On my first visit to the distillery about 9 years ago, I took the 3 hour tour on a 85 degree day and afterwards they take you into this nice air conditioned bar looking room and offer you lemonade. That's when I found out it was a dry county.


----------



## Rich Decker (Sep 19, 2006)

Burnt Food Dude said:
			
		

> *Did you know...*
> 
> that the Jack Daniels distillery is in a => *dry* <= county.



They sell Jack in the fancy decanter bottles in the visitors center. As a competitor they give each team a bottle to use in the sauce category. At the dinner they have for the competitors they serve all the Jack Daniels products, it's interesting to eat a great southern dinner washed down by a tumbler of Single Barrel.


----------



## Pigs On The Wing BBQ (Sep 19, 2006)

If we win Oinktoberfest were in.
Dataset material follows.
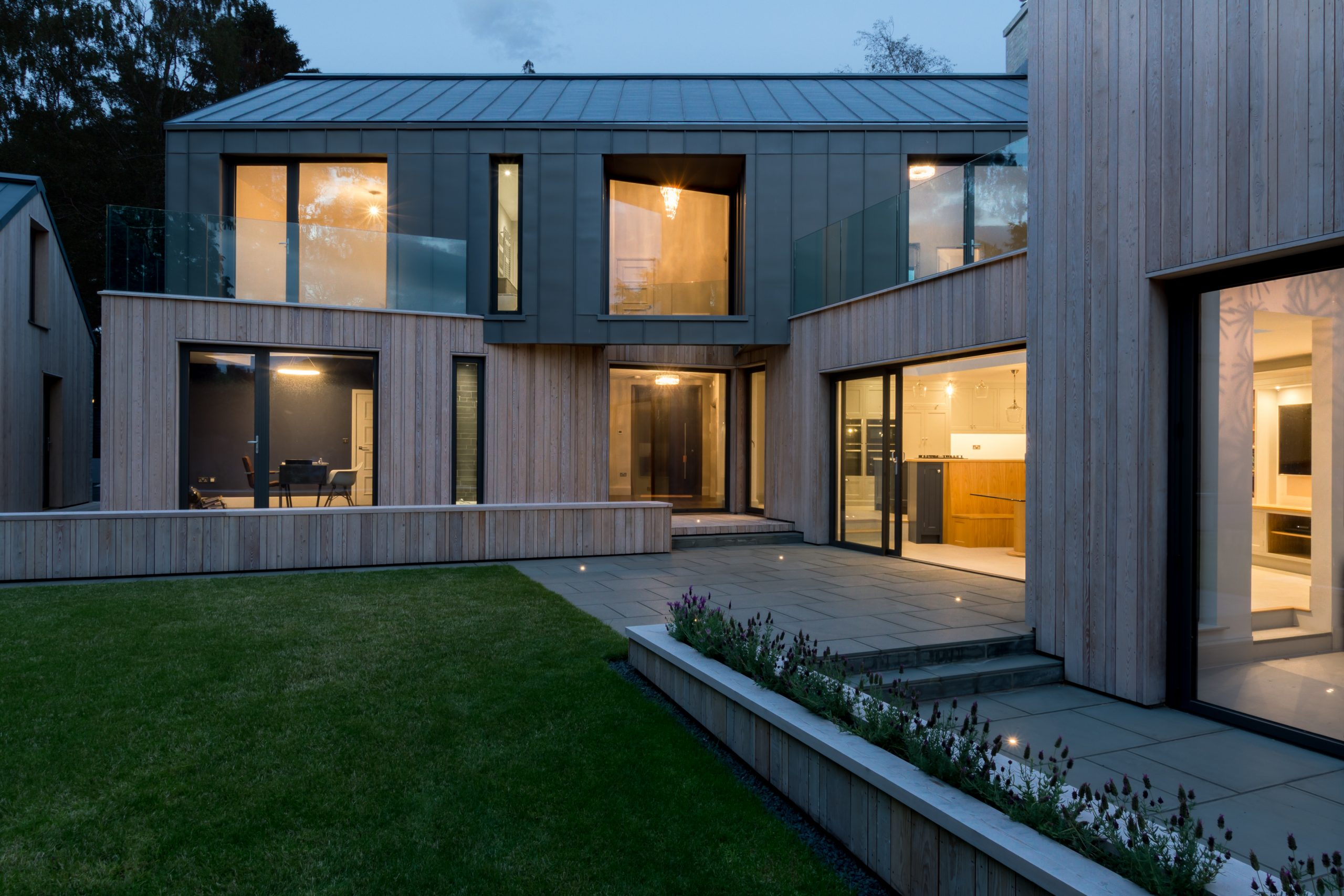 Orchard-Gap-Nightime view- rear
If not were just going to have 'butt bowling' in the side yard at my house.


----------



## Gary in VA (Sep 20, 2006)

I am soooo ready for this trip ....  No work, no wife, no kids... just great friends, great bbq and I don't have to stay up in the smoke all night long.

I am writing this from the truck!!


----------



## Aaron1 (Sep 24, 2006)

Dizzy Pig Canada will be there we won our invite yesterday from the Ontario trifecta.Second year for both pig teams making it 3rd year for our American counterpart,fourth time for Mike our captain,he went one year as a Swinefellow.
Aaron


----------



## Kloset BBQR (Sep 24, 2006)

Aaron said:
			
		

> Dizzy Pig Canada will be there we won our invite yesterday from the Ontario trifecta.Second year for both pig teams making it 3rd year for our American counterpart,fourth time for Mike our captain,he went one year as a Swinefellow.
> Aaron



Congratulations Aaron.  Quite an honor, indeed!  Look forward to seeing you guys at Oinktoberfest this week.

Dallas


----------



## Bruce B (Sep 24, 2006)

Good job Aaron, pass along my congratulations to Mike and Brian also. See's you all in New York next weekend.


----------



## Aaron1 (Sep 24, 2006)

Thanks guys,looking forward to the weekemd,I love road tripping and this ones fairly close to home.
Aaron


----------



## Bill The Grill Guy (Sep 25, 2006)

Aaron, thats fantastic.  Bring me one or two of those Canada beers.  Them things is GOOD.  See ya at the Jack.


----------



## Aaron1 (Sep 25, 2006)

Bill we will have a couple of them with us for sure,stop by and have a bevy or two.
Aaron
Dizzy Pig Canada


----------



## Bill The Grill Guy (Oct 25, 2006)

Yahoo, two more days.  Cant wait.  I had to do some sweating the past few days.  The wife wanted me to take Lil'quer with me.  Well, thats not happnin.  Leave work on Friday morning and pick up Gary in VA and off we go.  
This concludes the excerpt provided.